SUPPLIED ENTRIES>
━━━━━━━━━━━━━━━━━━━━━━━━━━━━━━
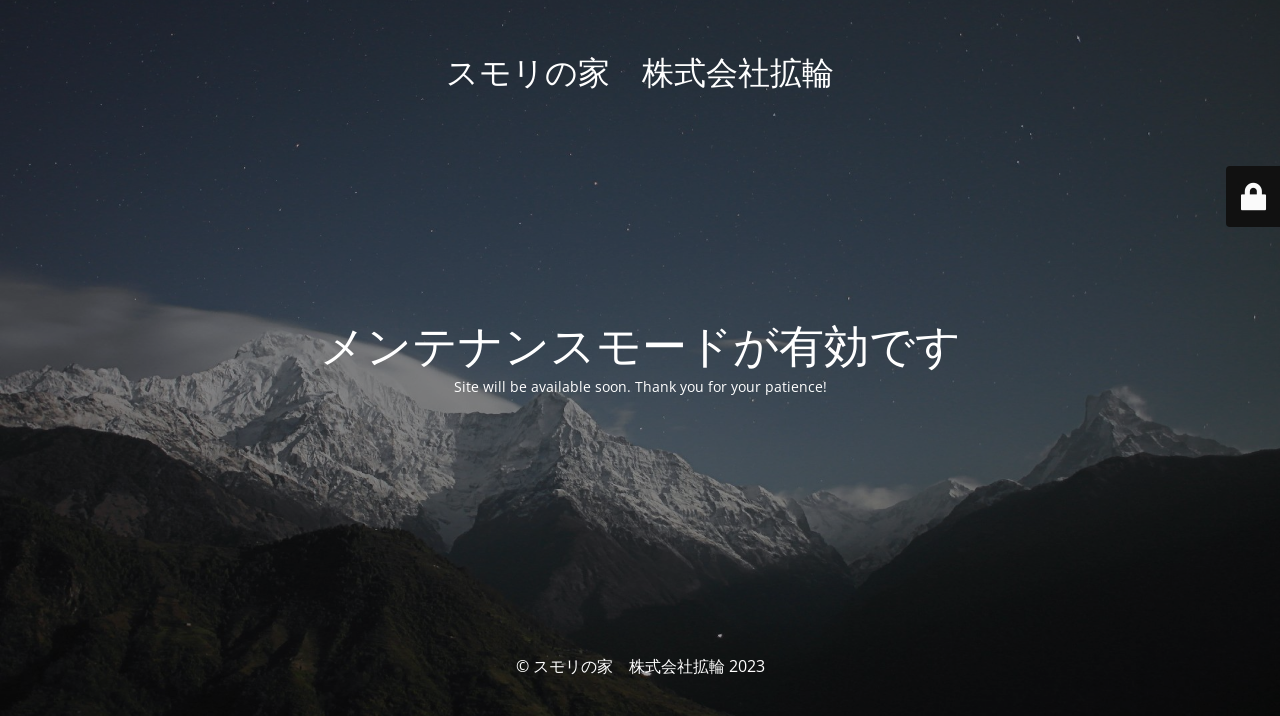

--- FILE ---
content_type: text/html; charset=UTF-8
request_url: http://sumori-kouwa.com/news/%E3%82%BB%E3%83%AC%E3%82%AF%E3%83%88%E3%82%AD%E3%83%A3%E3%83%B3%E3%83%9A%E3%83%BC%E3%83%B3
body_size: 2179
content:
<!DOCTYPE html>
<html lang="ja"
	prefix="og: https://ogp.me/ns#" >
<head>
	<meta charset="UTF-8" />
	<title>セレクトキャンペーン | スモリの家　株式会社拡輪</title>		<meta name="viewport" content="width=device-width, maximum-scale=1, initial-scale=1, minimum-scale=1">
	<meta name="description" content="会津エリア、中通りエリア、浜通りエリアの新築・リフォーム・増改築は、株式会社拡輪にお任せください。"/>
	<meta http-equiv="X-UA-Compatible" content="" />
	<meta property="og:site_name" content="スモリの家　株式会社拡輪 - 会津エリア、中通りエリア、浜通りエリアの新築・リフォーム・増改築は、株式会社拡輪にお任せください。"/>
	<meta property="og:title" content="Site is undergoing maintenance"/>
	<meta property="og:type" content="Maintenance"/>
	<meta property="og:url" content="http://sumori-kouwa.com"/>
	<meta property="og:description" content="Site will be available soon. Thank you for your patience!"/>
		<link rel="profile" href="http://gmpg.org/xfn/11" />
	<link rel="pingback" href="http://sumori-kouwa.com/xmlrpc.php" />
	<link rel='stylesheet' id='mtnc-style-css'  href='http://sumori-kouwa.com/wp-content/plugins/maintenance/load/css/style.css?ver=1679909701' media='all' />
<link rel='stylesheet' id='mtnc-fonts-css'  href='http://sumori-kouwa.com/wp-content/plugins/maintenance/load/css/fonts.css?ver=1679909701' media='all' />
<style type="text/css">body {background-color: #111111}.preloader {background-color: #111111}body {font-family: Open Sans; }.site-title, .preloader i, .login-form, .login-form a.lost-pass, .btn-open-login-form, .site-content, .user-content-wrapper, .user-content, footer, .maintenance a{color: #ffffff;} a.close-user-content, #mailchimp-box form input[type="submit"], .login-form input#submit.button  {border-color:#ffffff} input[type="submit"]:hover{background-color:#ffffff} input:-webkit-autofill, input:-webkit-autofill:focus{-webkit-text-fill-color:#ffffff} body &gt; .login-form-container{background-color:#111111}.btn-open-login-form{background-color:#111111}input:-webkit-autofill, input:-webkit-autofill:focus{-webkit-box-shadow:0 0 0 50px #111111 inset}input[type='submit']:hover{color:#111111} #custom-subscribe #submit-subscribe:before{background-color:#111111} </style>		<!--[if IE]>
	<style type="text/css">

	</style>
	<script type="text/javascript" src="http://sumori-kouwa.com/wp-content/plugins/maintenance/load/js/jquery.backstretch.min.js"></script>
	<![endif]-->
	<link rel="stylesheet" href="https://fonts.bunny.net/css?family=Open%20Sans:300,300italic,regular,italic,600,600italic,700,700italic,800,800italic:300"></head>

<body class="maintenance ">

<div class="main-container">
	<div class="preloader"><i class="fi-widget" aria-hidden="true"></i></div>	<div id="wrapper">
		<div class="center logotype">
			<header>
				<div class="logo-box istext" rel="home"><h1 class="site-title">スモリの家　株式会社拡輪</h1></div>			</header>
		</div>
		<div id="content" class="site-content">
			<div class="center">
                <h2 class="heading font-center" style="font-weight:300;font-style:normal">メンテナンスモードが有効です</h2><div class="description" style="font-weight:300;font-style:normal"><p>Site will be available soon. Thank you for your patience!</p>
</div>			</div>
		</div>
	</div> <!-- end wrapper -->
	<footer>
		<div class="center">
			<div style="font-weight:300;font-style:normal">© スモリの家　株式会社拡輪 2023</div>		</div>
	</footer>
					<picture class="bg-img">
						<img src="http://sumori-kouwa.com/wp-content/uploads/2023/03/mt-sample-background.jpg">
		</picture>
	</div>

	<div class="login-form-container">
		<input type="hidden" id="mtnc_login_check" name="mtnc_login_check" value="88770caf00" /><input type="hidden" name="_wp_http_referer" value="/news/%E3%82%BB%E3%83%AC%E3%82%AF%E3%83%88%E3%82%AD%E3%83%A3%E3%83%B3%E3%83%9A%E3%83%BC%E3%83%B3" /><form id="login-form" class="login-form" method="post"><label>ユーザーログイン</label><span class="login-error"></span><span class="licon user-icon"><input type="text" name="log" id="log" value="" size="20" class="input username" placeholder="ユーザー名" /></span><span class="picon pass-icon"><input type="password" name="pwd" id="login_password" value="" size="20" class="input password" placeholder="パスワード" /></span><a class="lost-pass" href="http://sumori-kouwa.com/wp-login.php?action=lostpassword">パスワード紛失</a><input type="submit" class="button" name="submit" id="submit" value="ログイン" /><input type="hidden" name="is_custom_login" value="1" /><input type="hidden" id="mtnc_login_check" name="mtnc_login_check" value="88770caf00" /><input type="hidden" name="_wp_http_referer" value="/news/%E3%82%BB%E3%83%AC%E3%82%AF%E3%83%88%E3%82%AD%E3%83%A3%E3%83%B3%E3%83%9A%E3%83%BC%E3%83%B3" /></form>		    <div id="btn-open-login-form" class="btn-open-login-form">
        <i class="fi-lock"></i>

    </div>
    <div id="btn-sound" class="btn-open-login-form sound">
        <i id="value_botton" class="fa fa-volume-off" aria-hidden="true"></i>
    </div>
    	</div>
<!--[if lte IE 10]>
<script src='http://sumori-kouwa.com/wp-includes/js/jquery/jquery.min.js?ver=6.0.11' id='jquery_ie-js'></script>
<![endif]-->
<!--[if !IE]><!--><script src='http://sumori-kouwa.com/wp-includes/js/jquery/jquery.min.js?ver=3.6.0' id='jquery-core-js'></script>
<script src='http://sumori-kouwa.com/wp-includes/js/jquery/jquery-migrate.min.js?ver=3.3.2' id='jquery-migrate-js'></script>
<!--<![endif]--><script id='_frontend-js-extra'>
var mtnc_front_options = {"body_bg":"http:\/\/sumori-kouwa.com\/wp-content\/uploads\/2023\/03\/mt-sample-background.jpg","gallery_array":[],"blur_intensity":"5","font_link":["Open Sans:300,300italic,regular,italic,600,600italic,700,700italic,800,800italic:300"]};
</script>
<script src='http://sumori-kouwa.com/wp-content/plugins/maintenance/load/js/jquery.frontend.js?ver=1679909701' id='_frontend-js'></script>

</body>
</html>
━━━━━━━━━━━━━━━━━━━━━━━━━━━━━━
WORK INSTRUCTION> Copy each line above exactly. Images do not belong in the copy.

EXERCISE RESPONSE>
--- FILE ---
content_type: text/html; charset=UTF-8
request_url: http://sumori-kouwa.com/news/%E3%82%BB%E3%83%AC%E3%82%AF%E3%83%88%E3%82%AD%E3%83%A3%E3%83%B3%E3%83%9A%E3%83%BC%E3%83%B3
body_size: 2179
content:
<!DOCTYPE html>
<html lang="ja"
	prefix="og: https://ogp.me/ns#" >
<head>
	<meta charset="UTF-8" />
	<title>セレクトキャンペーン | スモリの家　株式会社拡輪</title>		<meta name="viewport" content="width=device-width, maximum-scale=1, initial-scale=1, minimum-scale=1">
	<meta name="description" content="会津エリア、中通りエリア、浜通りエリアの新築・リフォーム・増改築は、株式会社拡輪にお任せください。"/>
	<meta http-equiv="X-UA-Compatible" content="" />
	<meta property="og:site_name" content="スモリの家　株式会社拡輪 - 会津エリア、中通りエリア、浜通りエリアの新築・リフォーム・増改築は、株式会社拡輪にお任せください。"/>
	<meta property="og:title" content="Site is undergoing maintenance"/>
	<meta property="og:type" content="Maintenance"/>
	<meta property="og:url" content="http://sumori-kouwa.com"/>
	<meta property="og:description" content="Site will be available soon. Thank you for your patience!"/>
		<link rel="profile" href="http://gmpg.org/xfn/11" />
	<link rel="pingback" href="http://sumori-kouwa.com/xmlrpc.php" />
	<link rel='stylesheet' id='mtnc-style-css'  href='http://sumori-kouwa.com/wp-content/plugins/maintenance/load/css/style.css?ver=1679909701' media='all' />
<link rel='stylesheet' id='mtnc-fonts-css'  href='http://sumori-kouwa.com/wp-content/plugins/maintenance/load/css/fonts.css?ver=1679909701' media='all' />
<style type="text/css">body {background-color: #111111}.preloader {background-color: #111111}body {font-family: Open Sans; }.site-title, .preloader i, .login-form, .login-form a.lost-pass, .btn-open-login-form, .site-content, .user-content-wrapper, .user-content, footer, .maintenance a{color: #ffffff;} a.close-user-content, #mailchimp-box form input[type="submit"], .login-form input#submit.button  {border-color:#ffffff} input[type="submit"]:hover{background-color:#ffffff} input:-webkit-autofill, input:-webkit-autofill:focus{-webkit-text-fill-color:#ffffff} body &gt; .login-form-container{background-color:#111111}.btn-open-login-form{background-color:#111111}input:-webkit-autofill, input:-webkit-autofill:focus{-webkit-box-shadow:0 0 0 50px #111111 inset}input[type='submit']:hover{color:#111111} #custom-subscribe #submit-subscribe:before{background-color:#111111} </style>		<!--[if IE]>
	<style type="text/css">

	</style>
	<script type="text/javascript" src="http://sumori-kouwa.com/wp-content/plugins/maintenance/load/js/jquery.backstretch.min.js"></script>
	<![endif]-->
	<link rel="stylesheet" href="https://fonts.bunny.net/css?family=Open%20Sans:300,300italic,regular,italic,600,600italic,700,700italic,800,800italic:300"></head>

<body class="maintenance ">

<div class="main-container">
	<div class="preloader"><i class="fi-widget" aria-hidden="true"></i></div>	<div id="wrapper">
		<div class="center logotype">
			<header>
				<div class="logo-box istext" rel="home"><h1 class="site-title">スモリの家　株式会社拡輪</h1></div>			</header>
		</div>
		<div id="content" class="site-content">
			<div class="center">
                <h2 class="heading font-center" style="font-weight:300;font-style:normal">メンテナンスモードが有効です</h2><div class="description" style="font-weight:300;font-style:normal"><p>Site will be available soon. Thank you for your patience!</p>
</div>			</div>
		</div>
	</div> <!-- end wrapper -->
	<footer>
		<div class="center">
			<div style="font-weight:300;font-style:normal">© スモリの家　株式会社拡輪 2023</div>		</div>
	</footer>
					<picture class="bg-img">
						<img src="http://sumori-kouwa.com/wp-content/uploads/2023/03/mt-sample-background.jpg">
		</picture>
	</div>

	<div class="login-form-container">
		<input type="hidden" id="mtnc_login_check" name="mtnc_login_check" value="88770caf00" /><input type="hidden" name="_wp_http_referer" value="/news/%E3%82%BB%E3%83%AC%E3%82%AF%E3%83%88%E3%82%AD%E3%83%A3%E3%83%B3%E3%83%9A%E3%83%BC%E3%83%B3" /><form id="login-form" class="login-form" method="post"><label>ユーザーログイン</label><span class="login-error"></span><span class="licon user-icon"><input type="text" name="log" id="log" value="" size="20" class="input username" placeholder="ユーザー名" /></span><span class="picon pass-icon"><input type="password" name="pwd" id="login_password" value="" size="20" class="input password" placeholder="パスワード" /></span><a class="lost-pass" href="http://sumori-kouwa.com/wp-login.php?action=lostpassword">パスワード紛失</a><input type="submit" class="button" name="submit" id="submit" value="ログイン" /><input type="hidden" name="is_custom_login" value="1" /><input type="hidden" id="mtnc_login_check" name="mtnc_login_check" value="88770caf00" /><input type="hidden" name="_wp_http_referer" value="/news/%E3%82%BB%E3%83%AC%E3%82%AF%E3%83%88%E3%82%AD%E3%83%A3%E3%83%B3%E3%83%9A%E3%83%BC%E3%83%B3" /></form>		    <div id="btn-open-login-form" class="btn-open-login-form">
        <i class="fi-lock"></i>

    </div>
    <div id="btn-sound" class="btn-open-login-form sound">
        <i id="value_botton" class="fa fa-volume-off" aria-hidden="true"></i>
    </div>
    	</div>
<!--[if lte IE 10]>
<script src='http://sumori-kouwa.com/wp-includes/js/jquery/jquery.min.js?ver=6.0.11' id='jquery_ie-js'></script>
<![endif]-->
<!--[if !IE]><!--><script src='http://sumori-kouwa.com/wp-includes/js/jquery/jquery.min.js?ver=3.6.0' id='jquery-core-js'></script>
<script src='http://sumori-kouwa.com/wp-includes/js/jquery/jquery-migrate.min.js?ver=3.3.2' id='jquery-migrate-js'></script>
<!--<![endif]--><script id='_frontend-js-extra'>
var mtnc_front_options = {"body_bg":"http:\/\/sumori-kouwa.com\/wp-content\/uploads\/2023\/03\/mt-sample-background.jpg","gallery_array":[],"blur_intensity":"5","font_link":["Open Sans:300,300italic,regular,italic,600,600italic,700,700italic,800,800italic:300"]};
</script>
<script src='http://sumori-kouwa.com/wp-content/plugins/maintenance/load/js/jquery.frontend.js?ver=1679909701' id='_frontend-js'></script>

</body>
</html>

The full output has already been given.